Description of the task: Repeat, word for word, the part of the material that opens with the line containing "From the perspective" and continues through the end of the material, including both the opening line and the last line.

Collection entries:
******
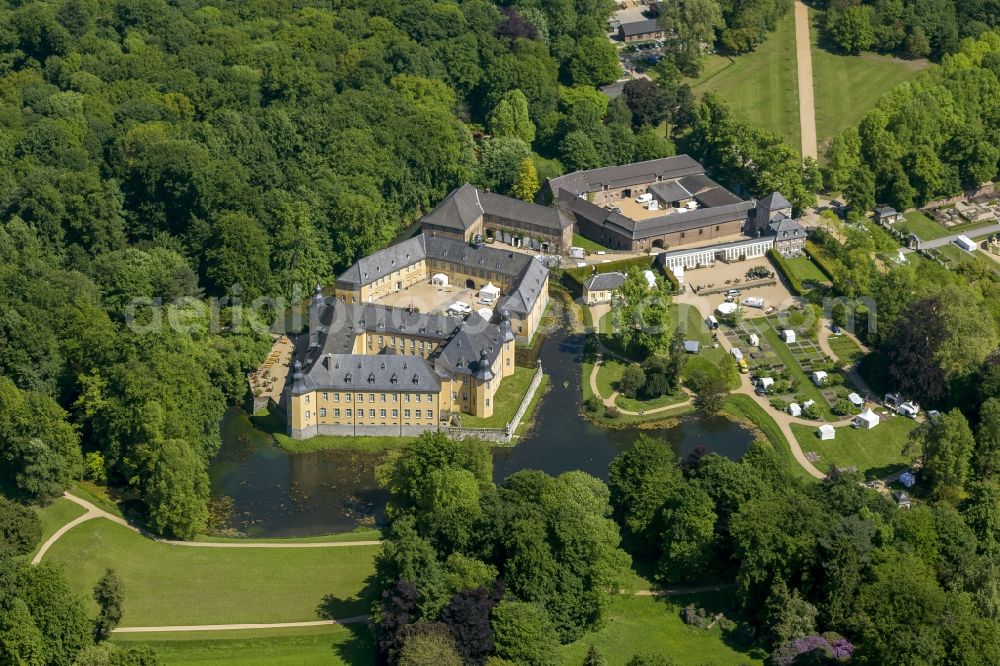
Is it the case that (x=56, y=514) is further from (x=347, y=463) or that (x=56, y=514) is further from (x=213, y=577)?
(x=347, y=463)

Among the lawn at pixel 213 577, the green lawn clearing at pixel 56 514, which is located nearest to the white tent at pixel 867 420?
the lawn at pixel 213 577

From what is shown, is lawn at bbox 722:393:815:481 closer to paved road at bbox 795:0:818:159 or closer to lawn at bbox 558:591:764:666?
lawn at bbox 558:591:764:666

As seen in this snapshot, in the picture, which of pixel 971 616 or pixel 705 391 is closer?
pixel 971 616

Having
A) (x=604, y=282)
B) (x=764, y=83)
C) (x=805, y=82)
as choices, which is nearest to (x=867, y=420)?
(x=604, y=282)

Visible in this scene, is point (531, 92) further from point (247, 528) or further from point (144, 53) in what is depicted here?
point (247, 528)

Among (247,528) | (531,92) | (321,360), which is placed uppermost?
(531,92)

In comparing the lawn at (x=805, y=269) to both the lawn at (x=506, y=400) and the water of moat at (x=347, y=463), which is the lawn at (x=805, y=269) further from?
the lawn at (x=506, y=400)

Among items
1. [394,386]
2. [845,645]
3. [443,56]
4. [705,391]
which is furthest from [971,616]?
[443,56]

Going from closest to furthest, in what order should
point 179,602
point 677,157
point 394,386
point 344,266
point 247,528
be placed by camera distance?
point 179,602, point 247,528, point 394,386, point 344,266, point 677,157
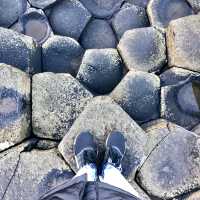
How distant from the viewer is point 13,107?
6.84ft

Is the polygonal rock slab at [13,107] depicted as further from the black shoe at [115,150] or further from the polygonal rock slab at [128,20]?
the polygonal rock slab at [128,20]

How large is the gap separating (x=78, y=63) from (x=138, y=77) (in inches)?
15.0

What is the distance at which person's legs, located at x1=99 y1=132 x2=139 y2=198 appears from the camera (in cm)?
191

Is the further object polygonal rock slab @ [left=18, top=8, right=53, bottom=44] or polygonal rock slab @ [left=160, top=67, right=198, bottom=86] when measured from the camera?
polygonal rock slab @ [left=18, top=8, right=53, bottom=44]

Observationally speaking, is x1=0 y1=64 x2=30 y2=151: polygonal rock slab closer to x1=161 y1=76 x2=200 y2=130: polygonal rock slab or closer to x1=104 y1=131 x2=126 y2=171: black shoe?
x1=104 y1=131 x2=126 y2=171: black shoe

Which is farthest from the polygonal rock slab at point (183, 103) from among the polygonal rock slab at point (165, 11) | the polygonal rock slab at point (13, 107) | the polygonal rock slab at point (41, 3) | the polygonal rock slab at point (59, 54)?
the polygonal rock slab at point (41, 3)

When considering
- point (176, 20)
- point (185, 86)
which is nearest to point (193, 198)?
point (185, 86)

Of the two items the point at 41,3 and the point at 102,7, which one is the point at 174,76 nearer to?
the point at 102,7

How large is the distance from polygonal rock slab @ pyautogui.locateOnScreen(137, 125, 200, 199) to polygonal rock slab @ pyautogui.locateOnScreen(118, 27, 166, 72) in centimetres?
42

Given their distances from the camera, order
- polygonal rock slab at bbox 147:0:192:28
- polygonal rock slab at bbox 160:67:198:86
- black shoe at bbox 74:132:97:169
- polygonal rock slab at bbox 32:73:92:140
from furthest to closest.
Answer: polygonal rock slab at bbox 147:0:192:28 → polygonal rock slab at bbox 160:67:198:86 → polygonal rock slab at bbox 32:73:92:140 → black shoe at bbox 74:132:97:169

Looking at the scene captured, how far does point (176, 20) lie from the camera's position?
2279mm

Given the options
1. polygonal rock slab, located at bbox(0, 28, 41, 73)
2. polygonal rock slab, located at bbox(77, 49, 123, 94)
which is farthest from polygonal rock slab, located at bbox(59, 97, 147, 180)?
polygonal rock slab, located at bbox(0, 28, 41, 73)

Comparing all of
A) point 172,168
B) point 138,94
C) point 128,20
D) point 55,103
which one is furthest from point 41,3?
point 172,168

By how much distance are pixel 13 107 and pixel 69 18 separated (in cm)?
67
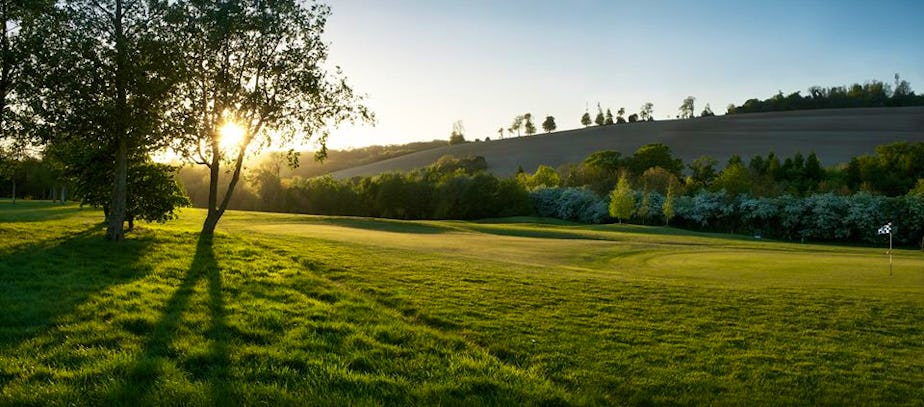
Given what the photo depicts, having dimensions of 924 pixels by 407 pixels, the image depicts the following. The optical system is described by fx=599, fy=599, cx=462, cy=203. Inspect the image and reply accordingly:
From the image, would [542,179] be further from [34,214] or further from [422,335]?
[422,335]

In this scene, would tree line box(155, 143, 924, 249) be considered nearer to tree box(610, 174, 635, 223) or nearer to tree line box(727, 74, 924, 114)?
tree box(610, 174, 635, 223)

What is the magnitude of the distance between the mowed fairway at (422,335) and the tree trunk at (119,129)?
2497 mm

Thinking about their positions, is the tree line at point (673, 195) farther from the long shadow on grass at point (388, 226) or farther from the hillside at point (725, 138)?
the long shadow on grass at point (388, 226)

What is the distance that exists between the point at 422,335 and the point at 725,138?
456ft

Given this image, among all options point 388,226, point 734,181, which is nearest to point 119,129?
point 388,226

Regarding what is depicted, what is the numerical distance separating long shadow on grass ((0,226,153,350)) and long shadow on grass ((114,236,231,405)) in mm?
1832

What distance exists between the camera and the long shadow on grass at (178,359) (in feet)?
24.1

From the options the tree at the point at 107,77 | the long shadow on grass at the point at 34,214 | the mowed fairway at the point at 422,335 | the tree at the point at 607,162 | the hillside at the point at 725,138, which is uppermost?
the hillside at the point at 725,138

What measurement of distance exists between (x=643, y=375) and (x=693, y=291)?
903cm

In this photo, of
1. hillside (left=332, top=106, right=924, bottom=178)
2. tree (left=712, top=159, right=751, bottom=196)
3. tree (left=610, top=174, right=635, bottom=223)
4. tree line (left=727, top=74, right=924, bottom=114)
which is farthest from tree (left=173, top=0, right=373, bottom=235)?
tree line (left=727, top=74, right=924, bottom=114)

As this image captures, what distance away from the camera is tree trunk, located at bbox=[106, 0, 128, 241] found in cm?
2236

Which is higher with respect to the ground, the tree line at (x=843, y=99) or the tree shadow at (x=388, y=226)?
the tree line at (x=843, y=99)

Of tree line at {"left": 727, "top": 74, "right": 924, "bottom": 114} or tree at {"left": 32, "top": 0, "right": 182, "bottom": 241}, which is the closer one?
tree at {"left": 32, "top": 0, "right": 182, "bottom": 241}

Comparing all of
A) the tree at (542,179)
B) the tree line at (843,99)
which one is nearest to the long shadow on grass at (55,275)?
the tree at (542,179)
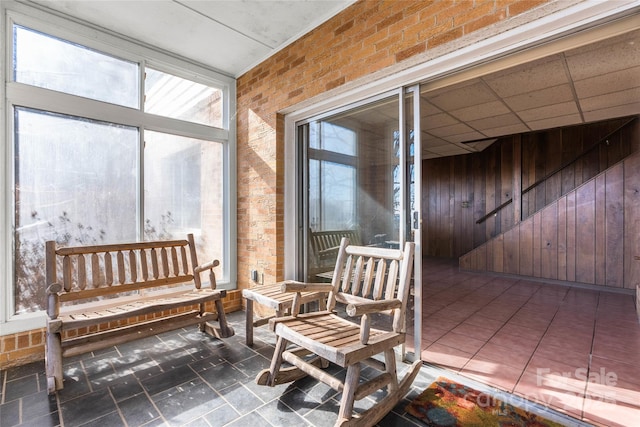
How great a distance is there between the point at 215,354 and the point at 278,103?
2.44 m

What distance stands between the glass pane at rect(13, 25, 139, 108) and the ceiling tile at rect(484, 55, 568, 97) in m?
3.58

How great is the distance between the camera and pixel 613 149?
5406mm

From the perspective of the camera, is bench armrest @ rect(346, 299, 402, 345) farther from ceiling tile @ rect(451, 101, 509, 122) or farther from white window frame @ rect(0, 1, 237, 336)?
ceiling tile @ rect(451, 101, 509, 122)

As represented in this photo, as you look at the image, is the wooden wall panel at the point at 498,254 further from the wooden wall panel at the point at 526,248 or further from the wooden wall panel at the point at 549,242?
the wooden wall panel at the point at 549,242

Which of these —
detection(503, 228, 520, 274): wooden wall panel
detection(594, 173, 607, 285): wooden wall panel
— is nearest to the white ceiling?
detection(594, 173, 607, 285): wooden wall panel

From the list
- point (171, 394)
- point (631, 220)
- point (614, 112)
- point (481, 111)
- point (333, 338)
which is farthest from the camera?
point (631, 220)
******
Result of the task:
From the perspective of the camera, is bench armrest @ rect(346, 299, 402, 345) farther from ceiling tile @ rect(451, 101, 509, 122) or farther from white window frame @ rect(0, 1, 237, 336)?
ceiling tile @ rect(451, 101, 509, 122)

As represented in this photo, as you look at the image, is the wooden wall panel at the point at 498,254 further from the wooden wall panel at the point at 526,248 or further from the wooden wall panel at the point at 549,242?
the wooden wall panel at the point at 549,242

Which of these —
detection(503, 228, 520, 274): wooden wall panel
detection(594, 173, 607, 285): wooden wall panel
— is nearest to the white ceiling?
detection(594, 173, 607, 285): wooden wall panel

From the list
- point (171, 394)
- point (631, 220)
- point (614, 112)
- point (481, 111)
- point (333, 338)
which is farthest from the camera?
point (631, 220)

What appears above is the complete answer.